J. Pablo Abonia, MD, is Assistant Professor, University of Cincinnati and Division of Allergy and Immunology, Department of Pediatrics, Cincinnati Children’s Hospital Medical Center, University of Cincinnati College of Medicine, Cincinnati, Ohio. Mariana Castells, MD, PhD, is Associate Professor at Harvard Medical School and Division of Rheumatology, Immunology and Allergy, Department of Medicine, Brigham and Women’s Hospital, Harvard Medical School, Boston, Massachusetts.

Dr. Abonia has disclosed the following relevant financial relationships: Cephalon: local primary investigator for reslizumab anti-IL5 trials. Dr. Castells has disclosed the following relevant financial relationships: Merck: Consultant for adverse drug reactions occurring in clinical trials.

Address correspondence to: J. Pablo Abonia, MD, Cincinnati Children’s Hospital Medical Center, Division of Allergy and Immunology, 3333 Burnet Avenue, ML7028, Cincinnati, OH, 45229; fax: 513-636-3310; or e-mail: pablo.abonia@cchmc.org.

Drug and device allergies present with a spectrum of deleterious signs and symptoms with varied pathologies that are associated with either the therapeutic dose of a medication or the appropriate use of a particular medical device.1–3 Discerning the features that are worrisome for serious pathology related to a drug allergy represents an essential skill required for pediatric health care professionals, given the high frequency of drug reactions occurring in office and hospital settings.

In children, drug allergy has been reported with a relatively high frequency, occurring in up to 8.7% of pediatric patients in varied hospital settings4–6 and between 1% to 8% of visits in the outpatient pediatric offices.6,7 The evaluation of a drug reaction requires an in-depth, time-oriented history, appropriate skin testing and challenges, and sometimes laboratory testing to support the diagnosis and to guide treatment of the immediate event while aiding in the selection of future drugs or devices.

Common Types of Allergy

Immediate Hypersensitivity

The best known and understood of the drug/device reactions is the acute type I hypersensitivity reaction, which is IgE-mediated. These reactions are expected to occur within 1 hour of drug administration or during an infusion. The symptoms often include urticaria with or without angioedema; upper and lower airway involvement with rhinitis, shortness of breath, and wheezing; gastrointestinal symptoms, such as nausea, vomiting, or diarrhea; and sometimes cardiovascular collapse. The most common IgE-mediated reactions result from treatment with penicillin-related drugs and other antibiotics.

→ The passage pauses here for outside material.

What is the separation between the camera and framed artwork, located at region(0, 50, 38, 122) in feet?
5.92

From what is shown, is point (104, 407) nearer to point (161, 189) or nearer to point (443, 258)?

As part of the history, the context in which the allergic reaction is occurring is also important. For example, a rash occurring while being treated with amoxicillin during infectious mononucleosis may not represent an IgE sensitization to the beta-lactam but rather a reaction to viral proteins. With appropriate evaluation, amoxicillin can usually be re-administered in the future without complication.8

After a detailed history evaluating the onset of the drug reaction, skin prick, and/or serum specific IgE testing may be performed to determine the likelihood of a future reaction to the beta-lactam or other antibiotics in question.9 Ultimately, the diagnosis of drug allergy can only be made formally with re-exposure to the offending drug under controlled conditions and is typically only performed when a great deal of therapeutic value has been assigned to use of the drug of interest.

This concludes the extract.